Oltre all’Ukip di Batten e al Brexit party di Farage, nella destra britannica ci sono altri tre attori importanti: l’European research group (Erg), ovvero l’ala destra dei conservatori a favore di una Brexit dura, guidata da Jacob Rees-Mogg; il nordirlandese Democratic unionist party (Dup), che appoggia il governo May; e istituti di ricerca e analisi come la Taxpayers’ alliance e l’Institute of economic affairs.

“I parlamentari britannici possono ottenere significativi sgravi fiscali se dedicano parte della loro attività alla ricerca. È quello che dicono di fare i conservatori dell’Erg, anche se non è vero. Il loro ruolo è più che altro quello di influenzare e orientare il governo di Theresa May sulla Brexit”, spiega Peter Geoghegan, responsabile delle inchieste pubblicate sul sito Open Democracy.

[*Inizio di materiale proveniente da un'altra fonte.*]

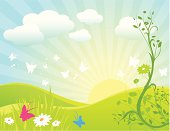 Vector illustration of an idyllic  spring landscape with butterflies, flowers, clouds and rising sun.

“Il Dup ha ricevuto quasi mezzo milione di sterline per la sua campagna a favore della Brexit, ma non si sa da dove arrivino questi soldi, perché in Irlanda del Nord la legge permette ai finanziatori di rimanere anonimi”, spiega Geoghegan aggiungendo che, nonostante l’origine sconosciuta dei fondi, si è scoperto che i soldi sono passati attraverso il Constitutional research council (Crc), un’organizzazione guidata da Richard Cook, ex vicepresidente dei conservatori scozzesi.

“Cook è stato coinvolto in molti processi, in uno è stato accusato di aver portato illegalmente dei rifiuti in India”, aggiunge Geoghegan. “Il fatto che il suo nome sia collegato alle donazioni al Dup fa nascere molti dubbi su questa vicenda. Soprattutto perché il partito ha molta influenza sulle trattative con Bruxelles e l’operato di May. Il problema della provenienza dei fondi riguarda anche gli istituti di ricerca, che a loro volta hanno un grande ascendente sul governo britannico”.

Lo scorso 11 aprile i leader dell’Unione europea hanno dato al Regno Unito tempo fino al 31 ottobre per trovare un accordo sull’uscita. May ha detto che il paese proverà a uscire dall’Ue prima , ma il presidente del Consiglio europeo Donald Tusk ha invitato “gli amici britannici a non sprecare questo rinvio”.

Insomma, lo stallo continua. Il paese non ha fatto un solo passo in più rispetto a tre anni fa. Gli unici ad aver tratto vantaggio da questa situazione, come si è visto, sono stati personaggi e gruppi di destra ed estrema destra che solo qualche tempo fa erano minoritari, mentre oggi sono al centro della scena.